INFORMATION SHOWN ▸
— Start —

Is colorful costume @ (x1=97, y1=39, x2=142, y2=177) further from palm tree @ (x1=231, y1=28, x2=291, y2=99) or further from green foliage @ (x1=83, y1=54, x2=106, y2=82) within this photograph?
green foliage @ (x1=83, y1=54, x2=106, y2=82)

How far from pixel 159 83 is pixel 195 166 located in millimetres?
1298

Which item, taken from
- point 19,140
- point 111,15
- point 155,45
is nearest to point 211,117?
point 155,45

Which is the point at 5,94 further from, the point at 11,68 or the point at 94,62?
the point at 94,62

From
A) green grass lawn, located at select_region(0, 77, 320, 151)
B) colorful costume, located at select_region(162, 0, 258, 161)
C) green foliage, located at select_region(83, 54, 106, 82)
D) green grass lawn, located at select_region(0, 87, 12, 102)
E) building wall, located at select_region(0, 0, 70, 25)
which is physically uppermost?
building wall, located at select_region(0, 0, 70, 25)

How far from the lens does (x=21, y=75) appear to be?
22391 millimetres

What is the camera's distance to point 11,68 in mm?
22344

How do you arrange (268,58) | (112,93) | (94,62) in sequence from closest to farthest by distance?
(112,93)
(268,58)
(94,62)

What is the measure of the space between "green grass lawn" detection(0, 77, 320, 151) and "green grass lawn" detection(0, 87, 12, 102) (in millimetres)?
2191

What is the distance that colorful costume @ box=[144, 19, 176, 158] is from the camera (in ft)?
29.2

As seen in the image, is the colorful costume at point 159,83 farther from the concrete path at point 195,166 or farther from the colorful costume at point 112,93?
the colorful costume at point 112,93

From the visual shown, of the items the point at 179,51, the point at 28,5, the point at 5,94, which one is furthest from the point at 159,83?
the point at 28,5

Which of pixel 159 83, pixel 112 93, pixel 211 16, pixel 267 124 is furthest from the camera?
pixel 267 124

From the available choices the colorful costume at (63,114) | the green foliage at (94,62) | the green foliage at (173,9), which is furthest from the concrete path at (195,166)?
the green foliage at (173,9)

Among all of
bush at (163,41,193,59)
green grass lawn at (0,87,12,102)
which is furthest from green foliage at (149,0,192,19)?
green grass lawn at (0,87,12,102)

— End —
— Start —

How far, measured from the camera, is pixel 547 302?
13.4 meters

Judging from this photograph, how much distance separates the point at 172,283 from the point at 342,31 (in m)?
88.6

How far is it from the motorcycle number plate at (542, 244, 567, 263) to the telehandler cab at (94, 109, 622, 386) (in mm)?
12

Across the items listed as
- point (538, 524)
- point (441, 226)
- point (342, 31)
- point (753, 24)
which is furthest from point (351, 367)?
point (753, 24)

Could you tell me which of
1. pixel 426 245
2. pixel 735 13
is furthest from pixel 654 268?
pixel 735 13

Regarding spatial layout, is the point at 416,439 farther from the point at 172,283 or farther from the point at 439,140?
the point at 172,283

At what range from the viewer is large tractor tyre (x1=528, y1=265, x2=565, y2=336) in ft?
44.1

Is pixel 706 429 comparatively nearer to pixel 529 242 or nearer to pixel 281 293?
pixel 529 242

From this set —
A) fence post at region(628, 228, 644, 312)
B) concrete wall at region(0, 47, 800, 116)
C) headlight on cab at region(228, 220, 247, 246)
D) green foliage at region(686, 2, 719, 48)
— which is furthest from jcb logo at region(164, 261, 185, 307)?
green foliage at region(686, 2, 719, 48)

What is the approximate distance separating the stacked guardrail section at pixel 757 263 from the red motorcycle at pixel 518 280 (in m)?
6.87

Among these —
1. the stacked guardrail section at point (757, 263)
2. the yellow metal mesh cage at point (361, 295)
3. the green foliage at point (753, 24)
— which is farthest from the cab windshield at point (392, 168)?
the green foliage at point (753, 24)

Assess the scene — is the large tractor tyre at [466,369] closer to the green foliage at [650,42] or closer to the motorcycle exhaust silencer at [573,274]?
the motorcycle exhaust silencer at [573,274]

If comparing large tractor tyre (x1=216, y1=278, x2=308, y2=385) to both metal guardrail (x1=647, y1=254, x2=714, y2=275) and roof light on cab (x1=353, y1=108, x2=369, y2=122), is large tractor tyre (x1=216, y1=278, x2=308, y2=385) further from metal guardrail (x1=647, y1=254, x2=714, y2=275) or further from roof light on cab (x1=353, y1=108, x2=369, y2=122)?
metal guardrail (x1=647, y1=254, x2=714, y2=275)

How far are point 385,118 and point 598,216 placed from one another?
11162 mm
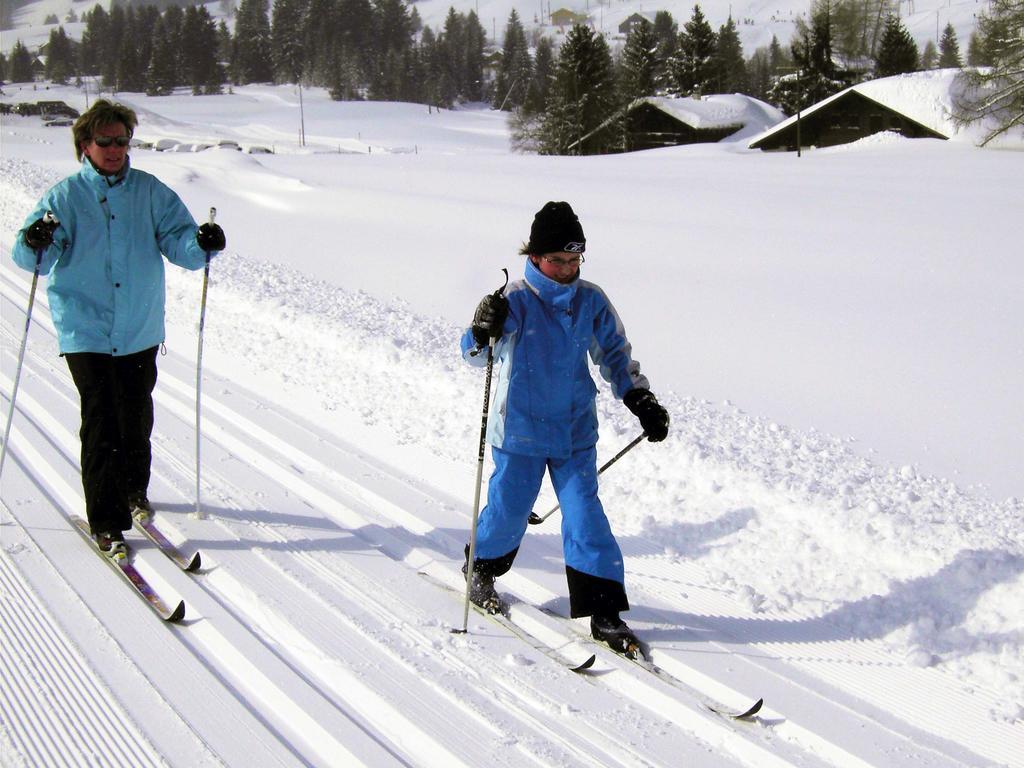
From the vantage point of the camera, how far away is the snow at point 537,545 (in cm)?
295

— End —

TASK TO COMPLETE ▸ List every line of the entries above that contains the word "farthest", copying each line in full.

EXERCISE RESPONSE ▸
How do you arrange (268,58) | (112,93) | (94,62) in sequence from closest to farthest by distance?
— which is farthest from the cab windshield at point (392, 168)?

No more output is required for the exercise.